§ **ÉNONCÉ 1**: Relevez, dans la lettre à François, chaque quantité écrite en chiffres avec son unité.
§ **ÉNONCÉ 2**: Rédigez la suite de la lettre à François, en reprenant juste après sa dernière phrase.

§ **TEXTE RETENU**:
=====
Mon cher François,
Tu sais que j'ai du batailler pour mettre l'Homme devant ton émission hier soir (alors que passait sur Arte le dernier épisode d'
Occupied), j'ai du faire un peu de cinéma (en me tenant le ventre d'un air douloureux, mettant ma varice en évidence sur la table basse). Car sache-le François, l'Homme peut faire des concessions sur la littérature mais peine beaucoup beaucoup avec la variété française (16 ans qu'on évite le sujet lui et moi pour la survie de notre mariage).
Alors soyons honnêtes, dans le genre je suis sûre que c'était réussi comme émission, mais hier soir, ça n'avait rien à voir avec une émission littéraire, on se serait plutôt cru un dimanche après-midi chez mes beaux-parents. François, je te le dis, tes lunettes n'ont pas suffi. Et en plus ce n'était pas en direct, du coup ça donnait l'impression que vous aviez enregistré avant pour être tranquillement en vacances le jeudi soir pendant que la ménagère de plus de 50 ans restait devant sa télé.
Pourtant je t'assure mon François que j'ai joué le jeu dans un premier temps. Tu vois par exemple quand l'Homme n'a pas vu le rapport entre Julien Clerc et la littérature, je lui ai tout de suite rétorqué Grémillon, et quand il a cité
Les Contemplations de Victor Hugo (22 secondes), je lui ai dit "
ah tu vois l'Homme, y 'a un rapport". Bon c'est sûr, dire qu'on lit Balazc depuis 2 ans en faisant des pauses, je ne suis pas certaine que ça pousse les gens vers les librairies, mais bon....
=====
§ **EXTRAIT DE DONNÉES**:
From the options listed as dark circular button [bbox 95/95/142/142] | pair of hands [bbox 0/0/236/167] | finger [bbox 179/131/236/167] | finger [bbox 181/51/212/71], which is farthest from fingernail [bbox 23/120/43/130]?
=====
§ **RÉPONSE RÉDIGÉE 1**: 16 ans, plus de 50 ans, 22 secondes, 2 ans

§ **RÉPONSE RÉDIGÉE 2**:
Ce qui aurait pu nous sauver c'est Gainsbourg (un des rares chanteurs sur lesquels l'Homme et moi sommes d'accord). Hormis la prestation de Julien et de Jeanne Cherhal qui n'était pas d'un dynamisme exceptionnel, le reportage sur lui était intéressant, vraiment. Mais bon, Julien Clerc qui vend le roman méconnu de Gainsbourg sur un pétomane, c'était à peu près aussi efficace que Maîté qui proposerait le calendrier des Dieux du Stade en faisant du porte à porte. Même avec les extraits, même pour des fans, c'était bof bof.

Du coup, avec Max Jacob, j'ai cru que l'Homme allait réagir (rapport à Jacob, à Quimper), mais non, à ce stade on l'avait déjà perdu, il lisait le tome IV du
Trône de fer. Par ce que les livres que tu présentes, et celui de Jacob comme les autres, donnent l'impression d'être des prétextes pour justifier le titre de l'émission.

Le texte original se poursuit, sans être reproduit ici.